First, we will create `X` variable with the **features**, and `y` variable with the **outcome**. We will need to split the data into **train and test sets**. There is a function `train_test_split` for this. Please google it to find scikit documentation with the example of usage. We will use **accuracy** to get the estimates. It's a good choice because our outcome variable is rather balanced. 

In [None]:
from sklearn.linear_model import LogisticRegression
from sklearn.model_selection import train_test_split
from sklearn.metrics import accuracy_score

In [None]:
feature_names = ['Pregnancies', 'Glucose', 'BloodPressure', 'SkinThickness', 'Insulin', 'BMI', 'DiabetesPedigreeFunction', 'Age']

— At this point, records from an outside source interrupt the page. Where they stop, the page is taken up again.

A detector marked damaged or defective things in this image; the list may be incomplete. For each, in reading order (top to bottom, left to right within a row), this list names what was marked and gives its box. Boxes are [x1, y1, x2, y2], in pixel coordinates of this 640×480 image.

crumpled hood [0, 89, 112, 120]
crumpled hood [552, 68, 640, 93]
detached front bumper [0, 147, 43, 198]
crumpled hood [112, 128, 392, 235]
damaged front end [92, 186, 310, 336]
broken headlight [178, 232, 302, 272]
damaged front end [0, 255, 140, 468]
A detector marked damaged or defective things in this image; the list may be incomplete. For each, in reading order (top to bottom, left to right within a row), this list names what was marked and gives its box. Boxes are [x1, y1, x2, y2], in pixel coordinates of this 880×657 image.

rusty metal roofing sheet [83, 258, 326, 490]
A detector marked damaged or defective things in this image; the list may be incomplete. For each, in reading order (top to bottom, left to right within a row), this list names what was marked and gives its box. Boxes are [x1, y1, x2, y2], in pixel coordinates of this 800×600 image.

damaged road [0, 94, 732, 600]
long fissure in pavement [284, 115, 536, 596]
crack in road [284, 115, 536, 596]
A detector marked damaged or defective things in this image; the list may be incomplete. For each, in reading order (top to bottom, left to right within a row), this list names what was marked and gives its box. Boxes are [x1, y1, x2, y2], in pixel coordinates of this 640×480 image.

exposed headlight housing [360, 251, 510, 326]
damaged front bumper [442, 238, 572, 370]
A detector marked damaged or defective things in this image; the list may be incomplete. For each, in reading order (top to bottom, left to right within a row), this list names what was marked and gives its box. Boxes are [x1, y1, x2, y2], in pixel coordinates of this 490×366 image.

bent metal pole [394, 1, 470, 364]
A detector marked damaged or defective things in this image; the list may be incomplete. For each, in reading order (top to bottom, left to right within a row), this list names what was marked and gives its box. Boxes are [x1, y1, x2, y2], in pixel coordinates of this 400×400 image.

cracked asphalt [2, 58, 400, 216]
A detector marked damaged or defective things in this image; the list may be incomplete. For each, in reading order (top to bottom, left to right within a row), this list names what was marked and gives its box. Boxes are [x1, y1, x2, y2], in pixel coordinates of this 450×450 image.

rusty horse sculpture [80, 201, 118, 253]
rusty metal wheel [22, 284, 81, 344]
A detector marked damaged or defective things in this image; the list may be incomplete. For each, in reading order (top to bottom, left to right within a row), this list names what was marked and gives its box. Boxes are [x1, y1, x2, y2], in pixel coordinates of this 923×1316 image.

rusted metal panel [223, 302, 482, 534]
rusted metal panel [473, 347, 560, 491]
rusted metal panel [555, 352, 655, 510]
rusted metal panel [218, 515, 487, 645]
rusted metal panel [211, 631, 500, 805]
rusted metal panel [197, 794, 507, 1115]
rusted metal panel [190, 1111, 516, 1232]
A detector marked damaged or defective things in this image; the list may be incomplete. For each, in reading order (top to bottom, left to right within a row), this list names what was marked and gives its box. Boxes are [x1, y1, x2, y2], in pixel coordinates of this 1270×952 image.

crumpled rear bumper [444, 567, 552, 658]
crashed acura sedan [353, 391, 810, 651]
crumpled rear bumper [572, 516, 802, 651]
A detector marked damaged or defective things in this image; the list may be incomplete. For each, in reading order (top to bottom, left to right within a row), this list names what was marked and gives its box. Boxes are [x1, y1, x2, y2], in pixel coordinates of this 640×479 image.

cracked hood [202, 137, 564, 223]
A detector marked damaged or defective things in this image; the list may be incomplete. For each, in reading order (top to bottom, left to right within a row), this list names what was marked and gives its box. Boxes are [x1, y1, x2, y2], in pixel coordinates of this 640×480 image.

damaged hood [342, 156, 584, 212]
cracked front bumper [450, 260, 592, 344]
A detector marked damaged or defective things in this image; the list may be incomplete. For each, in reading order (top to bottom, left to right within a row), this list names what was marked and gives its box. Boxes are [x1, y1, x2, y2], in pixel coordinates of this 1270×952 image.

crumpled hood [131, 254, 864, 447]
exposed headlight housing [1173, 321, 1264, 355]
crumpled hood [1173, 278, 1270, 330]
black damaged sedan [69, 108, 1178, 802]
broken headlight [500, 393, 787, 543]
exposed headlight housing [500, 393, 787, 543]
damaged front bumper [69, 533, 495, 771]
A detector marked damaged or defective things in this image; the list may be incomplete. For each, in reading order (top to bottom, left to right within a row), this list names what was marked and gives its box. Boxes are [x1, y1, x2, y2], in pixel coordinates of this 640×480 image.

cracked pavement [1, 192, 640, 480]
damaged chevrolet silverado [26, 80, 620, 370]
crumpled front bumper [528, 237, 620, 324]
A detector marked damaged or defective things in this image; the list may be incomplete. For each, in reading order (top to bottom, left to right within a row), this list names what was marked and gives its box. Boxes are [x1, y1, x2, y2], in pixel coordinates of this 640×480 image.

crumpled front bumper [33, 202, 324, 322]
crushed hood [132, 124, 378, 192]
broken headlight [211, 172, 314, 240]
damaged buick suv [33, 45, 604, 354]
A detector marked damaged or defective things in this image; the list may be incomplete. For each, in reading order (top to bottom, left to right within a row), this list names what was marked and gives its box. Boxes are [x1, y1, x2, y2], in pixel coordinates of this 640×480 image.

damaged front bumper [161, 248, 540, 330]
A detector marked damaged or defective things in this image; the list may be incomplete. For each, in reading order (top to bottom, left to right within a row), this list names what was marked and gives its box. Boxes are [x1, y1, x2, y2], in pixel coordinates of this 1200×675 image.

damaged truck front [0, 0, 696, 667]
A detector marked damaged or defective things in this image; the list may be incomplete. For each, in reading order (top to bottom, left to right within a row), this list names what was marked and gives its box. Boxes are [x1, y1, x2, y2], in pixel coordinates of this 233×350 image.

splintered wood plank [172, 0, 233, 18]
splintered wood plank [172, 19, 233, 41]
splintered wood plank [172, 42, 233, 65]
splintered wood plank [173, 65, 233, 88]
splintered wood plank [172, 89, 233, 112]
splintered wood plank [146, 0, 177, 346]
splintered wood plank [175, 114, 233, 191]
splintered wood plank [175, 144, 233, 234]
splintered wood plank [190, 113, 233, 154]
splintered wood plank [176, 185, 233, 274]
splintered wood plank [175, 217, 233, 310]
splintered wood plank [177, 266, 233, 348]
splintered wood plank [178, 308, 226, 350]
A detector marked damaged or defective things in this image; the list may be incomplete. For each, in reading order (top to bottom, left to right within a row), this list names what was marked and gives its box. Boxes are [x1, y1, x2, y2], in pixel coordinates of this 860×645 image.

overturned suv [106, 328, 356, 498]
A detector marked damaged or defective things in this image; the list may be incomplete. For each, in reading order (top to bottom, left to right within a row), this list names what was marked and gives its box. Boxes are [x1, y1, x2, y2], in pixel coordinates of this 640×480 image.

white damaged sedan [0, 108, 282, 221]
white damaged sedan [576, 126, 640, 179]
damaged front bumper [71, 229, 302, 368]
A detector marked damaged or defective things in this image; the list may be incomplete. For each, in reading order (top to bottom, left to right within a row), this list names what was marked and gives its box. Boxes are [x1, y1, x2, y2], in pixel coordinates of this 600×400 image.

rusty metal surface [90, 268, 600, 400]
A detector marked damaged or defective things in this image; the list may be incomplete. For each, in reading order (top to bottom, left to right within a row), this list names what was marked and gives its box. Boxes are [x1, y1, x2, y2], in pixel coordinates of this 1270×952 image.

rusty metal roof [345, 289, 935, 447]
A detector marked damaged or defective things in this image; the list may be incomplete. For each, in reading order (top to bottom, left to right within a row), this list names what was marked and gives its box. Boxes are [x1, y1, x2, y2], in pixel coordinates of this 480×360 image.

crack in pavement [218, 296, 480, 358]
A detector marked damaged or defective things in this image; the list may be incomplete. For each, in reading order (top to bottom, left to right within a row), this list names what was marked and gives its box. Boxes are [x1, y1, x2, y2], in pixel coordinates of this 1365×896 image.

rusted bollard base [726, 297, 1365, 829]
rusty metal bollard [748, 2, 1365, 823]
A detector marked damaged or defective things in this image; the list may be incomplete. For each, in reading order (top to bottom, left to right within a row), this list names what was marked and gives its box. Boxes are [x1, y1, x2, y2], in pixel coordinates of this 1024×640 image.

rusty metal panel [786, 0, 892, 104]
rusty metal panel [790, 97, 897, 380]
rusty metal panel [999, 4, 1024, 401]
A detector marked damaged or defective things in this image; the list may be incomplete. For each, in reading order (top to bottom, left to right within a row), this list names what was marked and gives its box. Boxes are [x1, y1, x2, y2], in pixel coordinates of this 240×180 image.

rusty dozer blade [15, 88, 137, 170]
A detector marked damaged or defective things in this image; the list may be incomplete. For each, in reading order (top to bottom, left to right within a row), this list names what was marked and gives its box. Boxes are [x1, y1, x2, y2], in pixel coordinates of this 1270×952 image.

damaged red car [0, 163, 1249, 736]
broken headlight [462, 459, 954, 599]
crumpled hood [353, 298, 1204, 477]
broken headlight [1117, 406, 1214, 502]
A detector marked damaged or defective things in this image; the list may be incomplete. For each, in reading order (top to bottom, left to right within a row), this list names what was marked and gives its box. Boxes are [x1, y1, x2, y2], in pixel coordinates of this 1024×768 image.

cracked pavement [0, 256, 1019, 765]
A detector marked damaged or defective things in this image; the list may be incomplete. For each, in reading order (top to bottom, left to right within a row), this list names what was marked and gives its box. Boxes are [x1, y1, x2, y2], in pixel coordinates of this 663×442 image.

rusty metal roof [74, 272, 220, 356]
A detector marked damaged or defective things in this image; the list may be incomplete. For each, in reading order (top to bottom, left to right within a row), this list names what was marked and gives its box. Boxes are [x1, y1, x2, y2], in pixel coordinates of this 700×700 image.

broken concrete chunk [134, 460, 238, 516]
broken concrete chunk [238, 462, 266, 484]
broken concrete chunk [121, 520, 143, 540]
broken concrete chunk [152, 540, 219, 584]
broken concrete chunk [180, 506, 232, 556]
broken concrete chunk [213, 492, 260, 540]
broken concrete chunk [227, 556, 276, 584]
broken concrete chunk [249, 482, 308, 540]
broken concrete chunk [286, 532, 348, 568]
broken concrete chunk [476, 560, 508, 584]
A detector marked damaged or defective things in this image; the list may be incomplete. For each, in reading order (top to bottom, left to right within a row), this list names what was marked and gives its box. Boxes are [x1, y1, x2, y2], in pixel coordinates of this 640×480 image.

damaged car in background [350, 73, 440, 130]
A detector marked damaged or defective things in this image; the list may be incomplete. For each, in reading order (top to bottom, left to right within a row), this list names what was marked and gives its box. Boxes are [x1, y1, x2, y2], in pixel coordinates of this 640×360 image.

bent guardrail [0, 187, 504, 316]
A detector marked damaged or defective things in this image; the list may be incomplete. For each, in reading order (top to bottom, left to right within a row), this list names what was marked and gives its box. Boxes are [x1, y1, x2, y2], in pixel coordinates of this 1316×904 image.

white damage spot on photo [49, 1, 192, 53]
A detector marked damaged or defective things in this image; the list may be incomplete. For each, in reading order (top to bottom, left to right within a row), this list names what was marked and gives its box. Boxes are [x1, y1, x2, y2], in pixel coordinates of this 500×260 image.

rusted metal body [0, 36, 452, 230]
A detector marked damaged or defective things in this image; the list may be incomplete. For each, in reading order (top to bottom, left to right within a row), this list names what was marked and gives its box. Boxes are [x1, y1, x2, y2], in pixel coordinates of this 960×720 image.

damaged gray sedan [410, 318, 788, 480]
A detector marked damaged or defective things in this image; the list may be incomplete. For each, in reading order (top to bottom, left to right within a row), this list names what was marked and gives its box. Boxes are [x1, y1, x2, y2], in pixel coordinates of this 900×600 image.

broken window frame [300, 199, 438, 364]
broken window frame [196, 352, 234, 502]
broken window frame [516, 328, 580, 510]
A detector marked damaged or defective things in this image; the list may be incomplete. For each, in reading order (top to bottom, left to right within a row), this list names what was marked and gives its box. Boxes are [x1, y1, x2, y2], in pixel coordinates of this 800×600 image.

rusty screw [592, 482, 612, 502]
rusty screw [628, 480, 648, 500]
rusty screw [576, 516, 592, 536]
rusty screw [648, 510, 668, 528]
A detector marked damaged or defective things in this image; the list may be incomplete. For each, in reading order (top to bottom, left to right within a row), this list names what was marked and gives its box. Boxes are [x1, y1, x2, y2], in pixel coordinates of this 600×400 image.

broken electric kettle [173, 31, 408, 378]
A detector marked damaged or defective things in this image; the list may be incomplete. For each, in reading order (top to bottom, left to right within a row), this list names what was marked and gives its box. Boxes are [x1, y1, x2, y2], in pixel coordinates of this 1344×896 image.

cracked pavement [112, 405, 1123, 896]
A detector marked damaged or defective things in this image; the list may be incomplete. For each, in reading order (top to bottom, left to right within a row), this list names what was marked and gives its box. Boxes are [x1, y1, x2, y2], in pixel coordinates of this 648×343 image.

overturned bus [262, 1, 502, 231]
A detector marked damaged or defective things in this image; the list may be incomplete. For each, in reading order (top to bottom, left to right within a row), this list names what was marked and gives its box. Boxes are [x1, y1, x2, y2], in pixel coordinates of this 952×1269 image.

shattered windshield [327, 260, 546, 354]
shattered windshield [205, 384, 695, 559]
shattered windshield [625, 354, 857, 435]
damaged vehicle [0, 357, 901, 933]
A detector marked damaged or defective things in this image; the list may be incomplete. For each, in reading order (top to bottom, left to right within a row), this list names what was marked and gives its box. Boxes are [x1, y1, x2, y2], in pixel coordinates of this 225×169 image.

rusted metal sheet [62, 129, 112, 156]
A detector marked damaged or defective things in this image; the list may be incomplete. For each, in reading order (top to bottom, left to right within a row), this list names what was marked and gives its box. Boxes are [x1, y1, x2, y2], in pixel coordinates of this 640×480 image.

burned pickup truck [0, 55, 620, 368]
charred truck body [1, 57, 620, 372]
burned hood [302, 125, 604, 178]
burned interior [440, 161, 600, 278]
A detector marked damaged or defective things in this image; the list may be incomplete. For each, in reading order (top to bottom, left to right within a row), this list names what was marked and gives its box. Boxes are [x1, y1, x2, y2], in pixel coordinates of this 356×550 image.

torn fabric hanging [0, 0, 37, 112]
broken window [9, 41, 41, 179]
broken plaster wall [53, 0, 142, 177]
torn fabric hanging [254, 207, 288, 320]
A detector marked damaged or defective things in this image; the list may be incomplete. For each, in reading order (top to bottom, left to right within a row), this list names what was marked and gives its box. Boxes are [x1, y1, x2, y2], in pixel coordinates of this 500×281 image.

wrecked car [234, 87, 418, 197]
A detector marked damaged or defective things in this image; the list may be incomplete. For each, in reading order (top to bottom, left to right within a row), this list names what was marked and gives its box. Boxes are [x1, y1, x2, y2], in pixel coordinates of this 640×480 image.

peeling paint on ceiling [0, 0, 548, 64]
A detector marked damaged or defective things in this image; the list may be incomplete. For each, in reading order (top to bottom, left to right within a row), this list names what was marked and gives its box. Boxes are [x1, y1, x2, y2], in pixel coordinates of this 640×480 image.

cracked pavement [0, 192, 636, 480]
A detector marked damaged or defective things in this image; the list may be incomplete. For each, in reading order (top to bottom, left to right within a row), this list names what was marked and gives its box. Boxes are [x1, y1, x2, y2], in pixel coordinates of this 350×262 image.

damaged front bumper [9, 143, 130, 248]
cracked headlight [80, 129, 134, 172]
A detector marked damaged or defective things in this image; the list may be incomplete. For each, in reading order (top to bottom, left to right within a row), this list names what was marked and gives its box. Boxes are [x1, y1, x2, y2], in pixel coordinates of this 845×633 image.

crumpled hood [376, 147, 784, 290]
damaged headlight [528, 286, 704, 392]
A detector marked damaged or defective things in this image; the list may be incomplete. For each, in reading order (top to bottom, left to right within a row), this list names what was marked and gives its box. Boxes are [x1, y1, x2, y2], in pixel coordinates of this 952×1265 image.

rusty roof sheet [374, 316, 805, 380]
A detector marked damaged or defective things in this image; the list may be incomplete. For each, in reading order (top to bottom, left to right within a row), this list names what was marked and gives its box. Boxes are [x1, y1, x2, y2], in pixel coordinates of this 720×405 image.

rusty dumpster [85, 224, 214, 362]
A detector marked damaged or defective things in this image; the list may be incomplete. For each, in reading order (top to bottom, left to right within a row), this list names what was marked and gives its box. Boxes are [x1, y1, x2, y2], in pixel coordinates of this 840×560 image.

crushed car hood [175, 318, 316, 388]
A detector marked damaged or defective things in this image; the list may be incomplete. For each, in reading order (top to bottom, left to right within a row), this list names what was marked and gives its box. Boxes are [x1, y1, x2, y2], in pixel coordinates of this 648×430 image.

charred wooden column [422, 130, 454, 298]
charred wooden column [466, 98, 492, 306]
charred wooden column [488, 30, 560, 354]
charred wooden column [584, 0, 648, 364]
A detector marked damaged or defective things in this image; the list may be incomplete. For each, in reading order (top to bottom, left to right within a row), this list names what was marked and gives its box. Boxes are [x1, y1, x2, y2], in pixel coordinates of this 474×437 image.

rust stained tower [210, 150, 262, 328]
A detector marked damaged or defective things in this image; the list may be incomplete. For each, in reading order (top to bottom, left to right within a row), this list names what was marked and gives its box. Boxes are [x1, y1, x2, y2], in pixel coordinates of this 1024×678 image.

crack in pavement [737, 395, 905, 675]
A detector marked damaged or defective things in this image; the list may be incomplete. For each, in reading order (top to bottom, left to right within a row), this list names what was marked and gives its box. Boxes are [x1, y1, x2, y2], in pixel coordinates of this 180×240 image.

X = diabetes_mod[feature_names]
y = diabetes_mod.____

X_train, X_test, y_train, y_test = ____

Now the fun part! 
To get our predictions we need to:
1. **Initialize** the model
2. **Fit** the model (using the input feature vectors `X` and the outcome vector `y` of the **training set**)
3. Use the trained model to **predict** outcome values from the **training set**, and then the **test set** (here, we only provide the input features `X`, the model will give us the predicted `y` values)
4. **Compare** the values the model predicted with the actual outcome values. We will use the accuracy_score function. Please google how to use it. 

In [None]:
model = LogisticRegression()
model.fit(____, ____)

In [None]:
y_pred_train = model.predict(X_train)
accuracy_score(y_train, y_pred_train)

In [None]:
y_pred_test = model.____(____)
accuracy_score(____, y_pred_test)

## Congratulations on your first model! 
The accuracy on the test set is almost as good as the accuracy on the training set. That means that the model doesn't **overfit** to the training set.
Let's try another model, that is famous for overfitting if not tuned well.

In [None]:
from sklearn.tree import DecisionTreeClassifier
tree = DecisionTreeClassifier()
tree.____(____, ____)

In [None]:
y_pred_train = tree.____(____)
accuracy_score(____, y_pred_train)

In [None]:
y_pred_test = tree.____(____)
accuracy_score(____, y_pred_test)

We can see that the model **fits the training data perfectly** (which is already suspicious), and performs much worse on the test set. One of the way to prevent overfitting is to force the model to be "**simpler**". For the Decision Tree algorithm, one of the indication of its complexity is its "depth". Let's try limiting it to `3`.

In [None]:
tree = DecisionTreeClassifier(max_depth=3)
tree.____(____, ____)

In [None]:
y_pred_train = tree.____(____)
accuracy_score(____, ____)

In [None]:
y_pred_test = tree.____(____)
accuracy_score(____, ____)

Now we can see that the accuracy **decreased** for the training set, but **increased** for the test set. It means our model **generalizes** better, and will be able to predict unseen cases.